CSC 404/504: Program Monitoring and Visualization

Professor: Clinton Jeffery
Office: JEB 230, 885-4789 E-mail: jeffery@cs.uidaho.edu
Meets: TR 4:30-5:45PM, JEB 328
Web: http://www2.cs.uidaho.edu/~jeffery/courses/monvis/
Texts: "Program Monitoring and Visualization", by Jeffery
references and technical reports from Unicon.org
selected research papers

Course Description

This course presents program monitoring and visualization, the field of monitoring and graphically depicting the dynamic behavior program executions. The course will present topics in software instrumentation, static and dynamic analysis, graphic design, visualization, and algorithm animation. The current state of the art in the literature will be examined. Students will develop 2D and 3D program visualization tools in an experimental environment.

Course Organization

This course will have several small units with short assignments designed to teach specific topics, followed by a semester project in which you will build a usable, and hopefully useful, program visualization tool. Assignment turnins will be accompanied by short presentations of your work in class. The semester project will be worked on individually or in pairs.

Schedule

Week 1: Introduction
Week 2: Static and Dynamic Analysis
Week 3: Manual Instrumentation
Week 4: Trace Files and Post-Mortem Analysis
Week 5: Profiling
Week 6: Run-time Monitoring
Week 7: ALAMO monitor architecture
Week 8: Automatic debugging
Week 9: Event patterns and grammars
Week 10: 2D visualization techniques
Week 11: 3D visualization techniques
Week 12: Visualizing program location and control flow
Week 13: Visualizing data structure activity
Week 14: Visualizing memory allocation and garbage collection
Week 15: Visualizing string scanning and pattern matching
Week 16: Final Project demonstrations

Grading

Each unit will comprise approximately 20% of your grade.
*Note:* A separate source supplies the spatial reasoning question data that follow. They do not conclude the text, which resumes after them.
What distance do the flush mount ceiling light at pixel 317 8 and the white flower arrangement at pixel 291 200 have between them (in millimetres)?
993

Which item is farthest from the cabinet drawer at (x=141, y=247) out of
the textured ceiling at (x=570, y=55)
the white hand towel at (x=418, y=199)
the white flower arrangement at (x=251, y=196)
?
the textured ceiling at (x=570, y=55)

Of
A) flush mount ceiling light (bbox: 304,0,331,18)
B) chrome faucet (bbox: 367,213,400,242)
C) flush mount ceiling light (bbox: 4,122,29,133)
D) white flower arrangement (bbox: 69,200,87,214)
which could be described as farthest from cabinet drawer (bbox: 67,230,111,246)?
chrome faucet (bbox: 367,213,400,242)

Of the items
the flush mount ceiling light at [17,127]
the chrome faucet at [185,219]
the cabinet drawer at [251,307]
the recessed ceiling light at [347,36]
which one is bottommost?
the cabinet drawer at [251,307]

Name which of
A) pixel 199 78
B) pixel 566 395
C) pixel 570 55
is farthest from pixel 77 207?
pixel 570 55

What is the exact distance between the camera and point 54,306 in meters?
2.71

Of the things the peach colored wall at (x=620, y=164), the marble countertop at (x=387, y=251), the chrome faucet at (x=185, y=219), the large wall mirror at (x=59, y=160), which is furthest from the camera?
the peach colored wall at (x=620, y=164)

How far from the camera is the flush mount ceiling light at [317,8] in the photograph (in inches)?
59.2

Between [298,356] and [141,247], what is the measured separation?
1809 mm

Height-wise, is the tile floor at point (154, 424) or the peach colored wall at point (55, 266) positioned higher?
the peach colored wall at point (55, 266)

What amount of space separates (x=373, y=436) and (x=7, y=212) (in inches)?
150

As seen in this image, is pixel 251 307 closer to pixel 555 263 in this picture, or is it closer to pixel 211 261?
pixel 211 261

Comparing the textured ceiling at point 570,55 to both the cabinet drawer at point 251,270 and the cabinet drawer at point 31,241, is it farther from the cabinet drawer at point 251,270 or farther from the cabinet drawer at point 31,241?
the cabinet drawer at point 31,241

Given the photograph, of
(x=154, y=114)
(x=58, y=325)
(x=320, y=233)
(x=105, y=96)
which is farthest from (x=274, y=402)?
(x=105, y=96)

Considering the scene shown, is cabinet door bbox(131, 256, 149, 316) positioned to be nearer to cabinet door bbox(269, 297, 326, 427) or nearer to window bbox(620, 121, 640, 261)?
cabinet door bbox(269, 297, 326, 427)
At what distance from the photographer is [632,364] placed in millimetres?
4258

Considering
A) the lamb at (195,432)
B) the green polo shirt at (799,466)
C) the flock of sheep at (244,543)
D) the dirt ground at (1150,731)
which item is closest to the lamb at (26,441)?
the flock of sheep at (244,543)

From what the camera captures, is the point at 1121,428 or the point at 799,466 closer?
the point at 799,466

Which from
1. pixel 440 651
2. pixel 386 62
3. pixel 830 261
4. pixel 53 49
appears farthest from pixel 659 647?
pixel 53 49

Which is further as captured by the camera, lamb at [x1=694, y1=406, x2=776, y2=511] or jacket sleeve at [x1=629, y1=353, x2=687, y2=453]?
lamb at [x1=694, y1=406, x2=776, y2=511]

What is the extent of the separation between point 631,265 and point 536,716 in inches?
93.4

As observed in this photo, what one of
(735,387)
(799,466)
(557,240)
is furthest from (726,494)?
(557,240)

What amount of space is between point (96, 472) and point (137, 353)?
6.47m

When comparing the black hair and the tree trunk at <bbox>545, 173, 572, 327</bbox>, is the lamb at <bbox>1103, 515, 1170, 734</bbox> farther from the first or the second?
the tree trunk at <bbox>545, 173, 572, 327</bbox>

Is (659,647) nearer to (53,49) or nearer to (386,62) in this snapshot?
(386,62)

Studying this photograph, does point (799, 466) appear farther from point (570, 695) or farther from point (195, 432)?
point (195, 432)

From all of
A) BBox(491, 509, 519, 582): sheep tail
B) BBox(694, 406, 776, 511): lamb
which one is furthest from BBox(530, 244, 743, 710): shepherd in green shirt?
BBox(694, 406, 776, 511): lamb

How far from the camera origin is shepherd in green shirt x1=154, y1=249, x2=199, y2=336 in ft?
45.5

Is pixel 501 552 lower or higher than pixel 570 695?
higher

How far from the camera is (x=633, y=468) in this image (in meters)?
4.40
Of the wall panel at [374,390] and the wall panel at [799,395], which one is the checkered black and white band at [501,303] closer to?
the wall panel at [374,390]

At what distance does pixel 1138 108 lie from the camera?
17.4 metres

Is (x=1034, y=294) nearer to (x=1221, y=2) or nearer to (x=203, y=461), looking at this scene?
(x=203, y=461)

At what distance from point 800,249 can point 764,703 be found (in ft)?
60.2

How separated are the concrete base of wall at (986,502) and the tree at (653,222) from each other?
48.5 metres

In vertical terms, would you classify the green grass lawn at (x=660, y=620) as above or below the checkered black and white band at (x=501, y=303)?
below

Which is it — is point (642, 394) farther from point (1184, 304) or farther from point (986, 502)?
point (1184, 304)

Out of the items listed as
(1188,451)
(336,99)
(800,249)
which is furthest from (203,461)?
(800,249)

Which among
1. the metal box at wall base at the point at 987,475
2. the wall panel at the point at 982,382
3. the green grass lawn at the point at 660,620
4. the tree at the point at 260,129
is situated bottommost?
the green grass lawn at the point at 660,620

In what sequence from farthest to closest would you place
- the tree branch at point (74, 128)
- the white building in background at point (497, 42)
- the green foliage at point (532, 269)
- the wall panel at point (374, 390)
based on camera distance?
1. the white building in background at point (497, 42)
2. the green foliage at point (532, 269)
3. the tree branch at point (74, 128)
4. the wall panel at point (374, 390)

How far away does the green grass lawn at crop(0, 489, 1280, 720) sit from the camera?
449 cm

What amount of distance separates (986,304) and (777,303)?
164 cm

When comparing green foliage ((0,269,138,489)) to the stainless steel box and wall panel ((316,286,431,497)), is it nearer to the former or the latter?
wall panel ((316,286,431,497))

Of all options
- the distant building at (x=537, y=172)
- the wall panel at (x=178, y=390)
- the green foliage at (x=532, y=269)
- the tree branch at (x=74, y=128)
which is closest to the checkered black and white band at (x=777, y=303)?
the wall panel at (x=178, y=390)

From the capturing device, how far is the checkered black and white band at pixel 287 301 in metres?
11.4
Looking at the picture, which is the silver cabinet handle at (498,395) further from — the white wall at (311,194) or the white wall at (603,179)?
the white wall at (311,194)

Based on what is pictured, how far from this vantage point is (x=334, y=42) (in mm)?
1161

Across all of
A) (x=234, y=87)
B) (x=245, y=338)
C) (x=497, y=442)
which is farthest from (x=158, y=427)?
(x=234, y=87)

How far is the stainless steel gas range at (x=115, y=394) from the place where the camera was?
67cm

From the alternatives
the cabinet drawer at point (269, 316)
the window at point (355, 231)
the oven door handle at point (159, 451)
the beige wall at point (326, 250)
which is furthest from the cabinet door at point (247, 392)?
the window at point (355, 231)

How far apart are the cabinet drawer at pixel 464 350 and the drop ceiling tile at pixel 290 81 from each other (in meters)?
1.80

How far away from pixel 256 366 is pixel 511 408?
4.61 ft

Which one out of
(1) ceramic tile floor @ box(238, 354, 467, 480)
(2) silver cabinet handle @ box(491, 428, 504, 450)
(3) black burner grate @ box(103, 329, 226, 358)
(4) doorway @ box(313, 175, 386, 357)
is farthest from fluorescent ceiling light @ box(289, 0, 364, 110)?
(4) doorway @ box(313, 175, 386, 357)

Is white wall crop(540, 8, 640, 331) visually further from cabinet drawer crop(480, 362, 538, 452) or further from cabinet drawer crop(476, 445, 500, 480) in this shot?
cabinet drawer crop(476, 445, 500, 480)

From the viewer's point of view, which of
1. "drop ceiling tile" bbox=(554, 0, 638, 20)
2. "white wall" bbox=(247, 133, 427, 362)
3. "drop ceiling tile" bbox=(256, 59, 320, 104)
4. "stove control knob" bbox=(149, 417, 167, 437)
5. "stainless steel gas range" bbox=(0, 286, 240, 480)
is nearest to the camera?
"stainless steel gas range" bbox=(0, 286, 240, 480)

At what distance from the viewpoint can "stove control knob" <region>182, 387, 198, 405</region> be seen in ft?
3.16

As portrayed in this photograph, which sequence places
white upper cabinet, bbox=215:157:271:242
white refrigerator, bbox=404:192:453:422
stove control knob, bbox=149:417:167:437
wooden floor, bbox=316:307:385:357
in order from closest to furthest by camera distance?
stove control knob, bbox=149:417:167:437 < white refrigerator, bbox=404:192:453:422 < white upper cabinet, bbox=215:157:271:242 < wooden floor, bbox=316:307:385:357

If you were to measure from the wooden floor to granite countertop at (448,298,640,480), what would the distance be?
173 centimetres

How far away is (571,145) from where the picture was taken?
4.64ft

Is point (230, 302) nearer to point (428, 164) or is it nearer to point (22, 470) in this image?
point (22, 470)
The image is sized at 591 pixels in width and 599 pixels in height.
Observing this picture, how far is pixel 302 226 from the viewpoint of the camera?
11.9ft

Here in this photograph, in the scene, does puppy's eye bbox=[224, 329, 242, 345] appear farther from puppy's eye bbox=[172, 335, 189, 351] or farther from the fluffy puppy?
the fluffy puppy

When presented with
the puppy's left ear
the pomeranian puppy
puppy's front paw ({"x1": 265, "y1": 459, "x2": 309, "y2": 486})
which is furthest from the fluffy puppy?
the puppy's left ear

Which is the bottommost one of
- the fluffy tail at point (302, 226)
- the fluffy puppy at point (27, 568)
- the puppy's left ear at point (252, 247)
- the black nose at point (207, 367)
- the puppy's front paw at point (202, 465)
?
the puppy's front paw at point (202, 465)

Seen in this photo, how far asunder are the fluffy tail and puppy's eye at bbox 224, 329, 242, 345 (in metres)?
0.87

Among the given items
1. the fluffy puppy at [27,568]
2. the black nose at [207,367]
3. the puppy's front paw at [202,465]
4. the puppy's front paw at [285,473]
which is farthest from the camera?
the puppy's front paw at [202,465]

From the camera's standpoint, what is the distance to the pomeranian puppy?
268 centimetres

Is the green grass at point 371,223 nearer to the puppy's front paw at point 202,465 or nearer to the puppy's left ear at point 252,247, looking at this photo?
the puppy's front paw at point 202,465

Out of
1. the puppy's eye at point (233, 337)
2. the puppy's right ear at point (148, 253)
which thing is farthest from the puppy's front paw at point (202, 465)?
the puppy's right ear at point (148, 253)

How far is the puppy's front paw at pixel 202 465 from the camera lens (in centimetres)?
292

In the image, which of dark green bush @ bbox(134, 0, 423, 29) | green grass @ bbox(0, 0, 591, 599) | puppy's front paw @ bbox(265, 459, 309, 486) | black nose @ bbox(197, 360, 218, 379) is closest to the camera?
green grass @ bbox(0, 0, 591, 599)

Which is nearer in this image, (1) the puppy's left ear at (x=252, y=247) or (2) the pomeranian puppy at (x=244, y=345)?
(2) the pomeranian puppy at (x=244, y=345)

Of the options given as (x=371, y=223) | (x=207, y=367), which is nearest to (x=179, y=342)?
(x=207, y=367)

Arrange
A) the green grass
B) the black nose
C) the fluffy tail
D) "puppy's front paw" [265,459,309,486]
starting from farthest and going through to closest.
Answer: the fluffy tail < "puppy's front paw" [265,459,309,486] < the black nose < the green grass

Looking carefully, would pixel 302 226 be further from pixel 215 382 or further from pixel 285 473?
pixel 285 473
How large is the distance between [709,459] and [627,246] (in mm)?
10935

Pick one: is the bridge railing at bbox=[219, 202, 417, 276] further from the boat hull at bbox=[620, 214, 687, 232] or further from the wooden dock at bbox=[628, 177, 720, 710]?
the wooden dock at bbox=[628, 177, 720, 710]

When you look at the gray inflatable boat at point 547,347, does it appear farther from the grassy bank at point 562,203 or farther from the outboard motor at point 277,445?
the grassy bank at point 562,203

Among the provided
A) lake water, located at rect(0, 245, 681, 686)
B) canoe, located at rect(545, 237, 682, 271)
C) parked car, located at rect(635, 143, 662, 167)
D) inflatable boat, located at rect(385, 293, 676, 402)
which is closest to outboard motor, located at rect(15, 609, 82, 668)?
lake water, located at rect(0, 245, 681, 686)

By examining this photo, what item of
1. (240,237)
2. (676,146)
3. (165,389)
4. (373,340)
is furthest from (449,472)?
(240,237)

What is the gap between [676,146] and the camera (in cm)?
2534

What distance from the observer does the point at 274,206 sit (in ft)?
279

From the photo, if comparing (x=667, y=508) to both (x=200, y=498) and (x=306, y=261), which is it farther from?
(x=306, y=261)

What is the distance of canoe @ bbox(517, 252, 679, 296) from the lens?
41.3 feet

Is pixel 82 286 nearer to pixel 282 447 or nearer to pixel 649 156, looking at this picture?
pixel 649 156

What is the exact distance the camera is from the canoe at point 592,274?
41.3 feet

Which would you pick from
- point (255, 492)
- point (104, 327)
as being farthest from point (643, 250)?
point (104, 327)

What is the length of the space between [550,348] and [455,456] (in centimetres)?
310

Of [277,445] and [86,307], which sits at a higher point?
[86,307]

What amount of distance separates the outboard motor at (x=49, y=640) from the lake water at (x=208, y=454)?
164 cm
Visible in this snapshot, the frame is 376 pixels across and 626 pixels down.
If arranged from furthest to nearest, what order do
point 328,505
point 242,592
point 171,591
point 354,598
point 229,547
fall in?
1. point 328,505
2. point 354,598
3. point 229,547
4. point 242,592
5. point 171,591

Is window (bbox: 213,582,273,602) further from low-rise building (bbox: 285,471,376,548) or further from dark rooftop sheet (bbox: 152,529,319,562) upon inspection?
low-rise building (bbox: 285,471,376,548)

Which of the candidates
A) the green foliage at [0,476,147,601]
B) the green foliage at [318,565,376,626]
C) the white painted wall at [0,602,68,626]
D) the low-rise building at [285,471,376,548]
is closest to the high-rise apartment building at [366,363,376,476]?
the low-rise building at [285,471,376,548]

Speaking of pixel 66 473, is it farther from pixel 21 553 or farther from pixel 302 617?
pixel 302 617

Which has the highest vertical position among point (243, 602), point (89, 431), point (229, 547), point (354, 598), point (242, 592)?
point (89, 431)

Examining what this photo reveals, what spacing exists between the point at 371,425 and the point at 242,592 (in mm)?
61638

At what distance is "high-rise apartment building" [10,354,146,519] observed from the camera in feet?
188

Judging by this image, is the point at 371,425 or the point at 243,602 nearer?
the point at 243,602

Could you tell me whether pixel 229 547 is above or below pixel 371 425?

For each unit, 70% of your grade will be based on your implementation, 20% on your documentation, and 10% on your in-class presentation and discussion.

Policy Statements

Project phases will not be accepted late; turn in what you have on the due date, even if it is incomplete. Attendance of class periods is required. You may discuss assignments and code examples with classmates. If you work together on an assignment, turn in a signle copy with both names on it; more will be expected of teams than of individuals: more and better code, more documentation, more depth to your work.